Material supplied section start

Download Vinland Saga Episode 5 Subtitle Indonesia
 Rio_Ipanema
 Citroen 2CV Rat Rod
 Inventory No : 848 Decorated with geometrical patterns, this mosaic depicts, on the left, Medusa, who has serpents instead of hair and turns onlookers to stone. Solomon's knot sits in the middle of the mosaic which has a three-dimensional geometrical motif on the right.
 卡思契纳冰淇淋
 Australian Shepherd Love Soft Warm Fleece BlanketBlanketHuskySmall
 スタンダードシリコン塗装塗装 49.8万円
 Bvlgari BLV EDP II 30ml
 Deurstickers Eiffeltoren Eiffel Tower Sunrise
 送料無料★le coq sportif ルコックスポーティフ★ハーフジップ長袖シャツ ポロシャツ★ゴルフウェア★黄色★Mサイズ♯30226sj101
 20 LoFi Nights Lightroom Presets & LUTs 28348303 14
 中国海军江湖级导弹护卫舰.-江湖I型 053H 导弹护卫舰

Material supplied section end

Word for word, transcribe each of the entries above.

» **Response to this exercise**:
Download Vinland Saga Episode 5 Subtitle Indonesia
 Rio_Ipanema
 Citroen 2CV Rat Rod
 Inventory No : 848 Decorated with geometrical patterns, this mosaic depicts, on the left, Medusa, who has serpents instead of hair and turns onlookers to stone. Solomon's knot sits in the middle of the mosaic which has a three-dimensional geometrical motif on the right.
 卡思契纳冰淇淋
 Australian Shepherd Love Soft Warm Fleece BlanketBlanketHuskySmall
 スタンダードシリコン塗装塗装 49.8万円
 Bvlgari BLV EDP II 30ml
 Deurstickers Eiffeltoren Eiffel Tower Sunrise
 送料無料★le coq sportif ルコックスポーティフ★ハーフジップ長袖シャツ ポロシャツ★ゴルフウェア★黄色★Mサイズ♯30226sj101
 20 LoFi Nights Lightroom Presets & LUTs 28348303 14
 中国海军江湖级导弹护卫舰.-江湖I型 053H 导弹护卫舰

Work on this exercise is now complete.